Many factors have come into play and contributed to the fact that Cuba
is resorting to hiring foreign workers to carry out these different
projects. When they have to give explanations, they repeat that this
decision has been made by the foreign investors, which is now permitted
under the new investment law, which favors contracting foreign workers.
Since investment figures and contributions of the parties always remain
hazy in Cuba, any analysis is in fact speculation to a great extent,
however, by placing this decision in foreign hands, under the principle
that whoever is paying, gives the orders, and doesn't always match
what's going on in reality.

It's possible that in the case of the Santiago de Cuba project, the
Chinese company is following the common plan of action that they've
implemented in their investments found in other parts of the world,
including Chinese citizens in their construction projects. However, with
regard to the well-known Manzana de Gomez project, the Cuban military
consortium GAESA is responsible for financing this project, which has
entrusted this work to the construction companies Union de
Construcciones Militares (UCM) and the French company Bouygues Batiment
International (BBI).

It was the French company that brought in the Indian workers, which
appear to also be working in Varadero, and they're even planning on
increasing this figure, all of this in mutual agreement with the Cuban

In the case of the Manzana de Gomez hotel, this decision has been taken
so as to resolve problems with delays, robberies and poor quality work
[from Cuban employees]. It must be seen as an example of the chaos and
inefficiency of today's Cuban economy, whose causes are both political
and ideological, but also includes others. What lies behind this
initiative to look abroad for what we should have in Cuba not only shows
great disdain for the Cuban people, but also the widespread inability to
find solutions to problems.

First of all, you have to define the context of this situation. Any of
these Indian workers is earning up to ten times more than what a Cuban
gets paid for doing the same job. However, that doesn't mean to say that
there aren't plumbers, carpenters and construction workers in Cuba who
earn more than the Indians. The only thing you need to do in order to do
this is work in the private sector.

This is nothing more than a policy of burying the state productive
sector's head in the sand, as there are no legal means to pay higher
salaries and the State – that is to say, the bureaucrats who
administrate it- are unable to go one step further and open their minds
to something that goes beyond the almost feudal mentality they have.
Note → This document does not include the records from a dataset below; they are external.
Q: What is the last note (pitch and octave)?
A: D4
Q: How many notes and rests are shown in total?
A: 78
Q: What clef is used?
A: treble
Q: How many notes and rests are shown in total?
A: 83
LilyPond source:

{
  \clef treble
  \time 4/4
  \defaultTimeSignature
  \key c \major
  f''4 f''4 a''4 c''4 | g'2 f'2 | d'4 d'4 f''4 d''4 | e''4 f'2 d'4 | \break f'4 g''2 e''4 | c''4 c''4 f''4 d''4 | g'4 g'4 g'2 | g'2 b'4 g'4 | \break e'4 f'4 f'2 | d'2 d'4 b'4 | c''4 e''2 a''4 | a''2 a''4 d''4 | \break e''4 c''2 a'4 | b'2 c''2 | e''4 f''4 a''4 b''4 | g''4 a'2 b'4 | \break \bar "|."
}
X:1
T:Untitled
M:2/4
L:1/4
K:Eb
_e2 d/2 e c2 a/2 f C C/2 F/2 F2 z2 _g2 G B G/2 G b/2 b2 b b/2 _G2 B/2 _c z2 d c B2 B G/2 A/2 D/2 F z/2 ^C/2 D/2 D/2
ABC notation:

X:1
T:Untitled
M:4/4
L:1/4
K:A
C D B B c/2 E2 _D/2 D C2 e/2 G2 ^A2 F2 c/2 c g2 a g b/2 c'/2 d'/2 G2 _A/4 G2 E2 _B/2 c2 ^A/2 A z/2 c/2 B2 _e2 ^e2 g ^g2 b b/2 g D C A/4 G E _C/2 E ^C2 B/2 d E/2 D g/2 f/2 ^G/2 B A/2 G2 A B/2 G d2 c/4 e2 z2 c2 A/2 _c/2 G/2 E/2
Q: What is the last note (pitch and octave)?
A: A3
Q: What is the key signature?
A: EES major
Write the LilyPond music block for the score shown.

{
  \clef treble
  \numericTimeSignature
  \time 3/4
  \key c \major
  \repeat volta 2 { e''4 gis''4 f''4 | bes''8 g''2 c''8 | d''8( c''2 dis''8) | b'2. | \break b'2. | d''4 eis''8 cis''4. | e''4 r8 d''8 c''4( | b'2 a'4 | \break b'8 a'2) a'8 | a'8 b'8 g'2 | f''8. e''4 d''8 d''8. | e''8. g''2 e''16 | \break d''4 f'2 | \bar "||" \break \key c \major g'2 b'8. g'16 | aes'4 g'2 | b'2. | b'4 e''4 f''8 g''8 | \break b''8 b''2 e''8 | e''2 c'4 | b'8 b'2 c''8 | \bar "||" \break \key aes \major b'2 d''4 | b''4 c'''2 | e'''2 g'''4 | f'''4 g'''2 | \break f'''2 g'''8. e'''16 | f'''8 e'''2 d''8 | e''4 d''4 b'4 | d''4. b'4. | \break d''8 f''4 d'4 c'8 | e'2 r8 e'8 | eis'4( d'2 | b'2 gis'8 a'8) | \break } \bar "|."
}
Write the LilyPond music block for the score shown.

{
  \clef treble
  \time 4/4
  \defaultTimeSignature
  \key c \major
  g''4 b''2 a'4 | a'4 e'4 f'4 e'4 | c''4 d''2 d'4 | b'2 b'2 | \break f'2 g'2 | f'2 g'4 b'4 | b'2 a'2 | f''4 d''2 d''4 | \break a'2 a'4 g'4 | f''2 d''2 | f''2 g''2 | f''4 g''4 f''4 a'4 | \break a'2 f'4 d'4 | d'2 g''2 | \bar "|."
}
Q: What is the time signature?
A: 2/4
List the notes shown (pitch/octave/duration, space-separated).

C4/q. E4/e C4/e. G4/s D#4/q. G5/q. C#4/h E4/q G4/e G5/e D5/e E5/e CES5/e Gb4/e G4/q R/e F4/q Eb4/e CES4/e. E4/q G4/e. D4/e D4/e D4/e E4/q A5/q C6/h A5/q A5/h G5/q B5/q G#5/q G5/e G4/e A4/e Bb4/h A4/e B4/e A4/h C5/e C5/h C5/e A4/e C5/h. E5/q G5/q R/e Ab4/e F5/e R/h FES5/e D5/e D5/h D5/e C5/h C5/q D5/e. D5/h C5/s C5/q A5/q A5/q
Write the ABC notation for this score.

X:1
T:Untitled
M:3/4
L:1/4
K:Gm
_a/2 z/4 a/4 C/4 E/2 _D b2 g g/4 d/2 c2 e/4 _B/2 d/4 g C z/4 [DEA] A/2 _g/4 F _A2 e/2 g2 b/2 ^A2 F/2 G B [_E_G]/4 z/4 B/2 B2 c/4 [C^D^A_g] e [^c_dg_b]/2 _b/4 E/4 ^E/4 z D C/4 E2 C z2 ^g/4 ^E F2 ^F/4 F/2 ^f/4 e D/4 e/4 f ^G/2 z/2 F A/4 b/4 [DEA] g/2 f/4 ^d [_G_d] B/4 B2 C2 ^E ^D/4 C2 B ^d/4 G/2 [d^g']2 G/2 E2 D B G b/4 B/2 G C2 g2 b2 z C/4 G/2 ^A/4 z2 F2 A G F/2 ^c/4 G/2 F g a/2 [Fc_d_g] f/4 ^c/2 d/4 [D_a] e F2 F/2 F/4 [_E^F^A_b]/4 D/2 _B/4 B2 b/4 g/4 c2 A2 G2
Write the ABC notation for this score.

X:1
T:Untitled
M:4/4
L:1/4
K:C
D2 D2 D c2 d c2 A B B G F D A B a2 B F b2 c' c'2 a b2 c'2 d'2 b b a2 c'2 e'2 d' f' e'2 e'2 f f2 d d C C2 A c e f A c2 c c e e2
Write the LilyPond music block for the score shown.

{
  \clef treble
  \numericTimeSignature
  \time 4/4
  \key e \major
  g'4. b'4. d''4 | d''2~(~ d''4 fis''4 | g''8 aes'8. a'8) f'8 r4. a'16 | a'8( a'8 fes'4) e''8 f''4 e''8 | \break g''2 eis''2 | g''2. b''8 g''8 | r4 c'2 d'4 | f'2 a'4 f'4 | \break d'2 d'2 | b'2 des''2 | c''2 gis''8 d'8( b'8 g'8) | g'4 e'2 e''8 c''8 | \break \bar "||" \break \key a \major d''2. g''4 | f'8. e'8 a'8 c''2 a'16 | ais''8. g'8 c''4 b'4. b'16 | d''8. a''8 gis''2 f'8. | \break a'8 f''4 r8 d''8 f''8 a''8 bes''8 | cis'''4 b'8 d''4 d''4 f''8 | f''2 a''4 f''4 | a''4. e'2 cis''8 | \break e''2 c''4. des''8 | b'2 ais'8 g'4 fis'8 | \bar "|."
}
Meanwhile, this kind of primitive exploitation encourages the
development of not only bad working habits but criminal behavior at the
same time. And therefore, robbery, mistakes and a lack of productivity
are the by-products of the absence of motivation. It's impossible to
think that there aren't any good Cuban builders on the island when
Cubans make excellent builders across the entire world.

In allowing foreign construction workers in Cuba, who receive many times
better salaries than Cuban workers themselves do, the Cuban government
is reversing the age-old mechanism of exploitation, whereby a workforce
capable of doing the same work for less money is brought from, or simply
attracted, from overseas. Therefore, Cuba converts itself into a kind of
enigma – or a perfect hell – for somebody like Donald Trump.

We mustn't forget that, in the case of the Manzana de Gomez hotel, the
Cuban State is the investor. So, the Cuban government prefers to pay
foreigners better so they can carry on paying their citizens poorly.

However, all of this has a simple explanation and that's the fact that
our economy is constantly being subordinated to politics, which
continues to endure, despite Raul Castro's government's supposed airs of
change. And another unfortunate conclusion, for those who rule in
Havana, Cubans continue to be the last cards in the deck.